W serii Deus Ex wszystkie lokacje projektuje się, mając na względzie ulepszenia, które można odblokować dla bohatera. Wskakiwanie gdzie popadnie pokazuje, że w Cyberpunku bywa z tym różnie.
Konkluzje, wnioski, przemyślenia
Studio CD Projekt RED ma iście ułańską fantazję. No bo jak inaczej wyrazić się o deweloperze, który porwał się na połączenie w jednej grze wzorców tak silnych i tak odmiennych jak GTA i Deus Ex? Było to doprawdy karkołomne, wręcz szalone przedsięwzięcie. Nic dziwnego, że nie całkiem się powiodło.
Obie serie – i ta sygnowana logiem Rockstar Games, i ta rozwijana dotąd przez Eidos Montreal – wprawdzie dalece odbiegają się od siebie skalą i typem rozgrywki, ale jest coś, co je łączy. Obie robią użytek z dużej liczby złożonych systemów w gameplayu, które zazębiają się i razem generują swoistą symulację wirtualnego świata, nadając mu przekonujące pozory życia. „Redzi” zaniedbali ten aspekt – i to (między innymi) sprawiło, że ich śmiały plan trochę zawiódł.
Zniewalający klimat i znakomita fabuła to za mało, gdy idzie się w ślady gier, które tak mocno opierają się na pracy programistów. Na tym polu Wiedźmin 3 również nie błyszczał – i Cyberpunk siłą rzeczy podążył jego tropem, bo CD Projekt RED nie dał sobie dość czasu, by należycie dopieścić poszczególne systemy rozgrywki. Cztery lata pełnowymiarowej produkcji (od 2016 roku) to nie za wiele, gdy mówimy o sandboksowym tytule AAA wyposażonym w tyle zróżnicowanych mechanik. Zwłaszcza dla dewelopera, który nigdy wcześniej nie pracował nad niczym podobnym.

Wybiegając w przyszłość, pozostaje jeszcze zastanowić się nad jedną sprawą: jak casus Cyberpunka 2077 wpłynie na losy serii Deus Ex?

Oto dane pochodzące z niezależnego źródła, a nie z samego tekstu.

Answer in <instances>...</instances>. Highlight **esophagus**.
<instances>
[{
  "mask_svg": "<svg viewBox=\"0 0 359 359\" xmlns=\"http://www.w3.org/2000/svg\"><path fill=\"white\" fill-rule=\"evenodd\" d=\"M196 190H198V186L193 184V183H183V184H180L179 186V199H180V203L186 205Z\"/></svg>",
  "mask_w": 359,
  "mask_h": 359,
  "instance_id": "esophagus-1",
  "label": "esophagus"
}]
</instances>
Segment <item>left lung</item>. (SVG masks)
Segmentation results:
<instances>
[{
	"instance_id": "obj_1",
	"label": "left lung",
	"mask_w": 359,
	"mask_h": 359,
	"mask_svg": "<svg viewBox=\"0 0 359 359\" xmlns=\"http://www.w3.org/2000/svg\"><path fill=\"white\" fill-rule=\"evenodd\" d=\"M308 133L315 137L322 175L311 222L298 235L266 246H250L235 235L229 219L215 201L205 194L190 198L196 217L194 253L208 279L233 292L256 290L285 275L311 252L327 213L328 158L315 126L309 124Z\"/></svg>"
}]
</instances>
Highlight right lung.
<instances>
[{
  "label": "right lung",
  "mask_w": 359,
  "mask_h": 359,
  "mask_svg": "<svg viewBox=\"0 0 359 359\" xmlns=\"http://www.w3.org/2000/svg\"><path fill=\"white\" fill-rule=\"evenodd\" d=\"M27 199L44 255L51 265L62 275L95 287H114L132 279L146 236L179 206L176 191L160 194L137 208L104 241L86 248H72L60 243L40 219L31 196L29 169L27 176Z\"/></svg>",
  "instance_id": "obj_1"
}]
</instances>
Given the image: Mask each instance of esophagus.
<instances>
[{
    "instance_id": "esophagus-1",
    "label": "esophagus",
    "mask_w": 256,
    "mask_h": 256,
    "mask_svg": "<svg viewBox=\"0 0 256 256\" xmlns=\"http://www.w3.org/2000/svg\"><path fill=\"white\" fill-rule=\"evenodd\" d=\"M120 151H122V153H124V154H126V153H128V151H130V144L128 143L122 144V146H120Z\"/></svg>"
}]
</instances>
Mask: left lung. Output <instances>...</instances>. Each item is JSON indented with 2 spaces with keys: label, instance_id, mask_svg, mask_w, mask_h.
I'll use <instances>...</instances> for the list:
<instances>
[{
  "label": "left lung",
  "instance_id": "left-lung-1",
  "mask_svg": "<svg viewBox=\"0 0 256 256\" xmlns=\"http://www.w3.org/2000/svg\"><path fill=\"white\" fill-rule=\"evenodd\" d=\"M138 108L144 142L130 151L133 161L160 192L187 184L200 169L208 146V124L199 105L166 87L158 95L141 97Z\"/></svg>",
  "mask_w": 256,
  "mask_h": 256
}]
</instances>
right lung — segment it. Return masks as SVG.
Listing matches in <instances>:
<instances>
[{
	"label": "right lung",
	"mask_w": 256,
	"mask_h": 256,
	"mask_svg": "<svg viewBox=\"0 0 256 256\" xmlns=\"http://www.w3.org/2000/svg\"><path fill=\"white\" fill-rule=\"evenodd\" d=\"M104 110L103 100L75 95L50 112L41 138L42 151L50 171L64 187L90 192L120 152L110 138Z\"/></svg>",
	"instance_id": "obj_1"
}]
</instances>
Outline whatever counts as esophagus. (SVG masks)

Czy Square Enix uzna, że już nadszedł czas na kontynuację Rozłamu ludzkości, skoro cyberpunkowe klimaty cieszą się dziś tak wielkim zainteresowaniem? Czy może raczej wydawca zepchnie Adama Jensena jeszcze głębiej w cień, widząc, pod jaką presją znalazł się CD Projekt RED z powodu „paru” potknięć (pamiętajmy, że Mankind Divided w dniu premiery też dość poważnie szwankowało)? Zdecydowanie życzyłbym sobie, by spełnił się ten pierwszy scenariusz.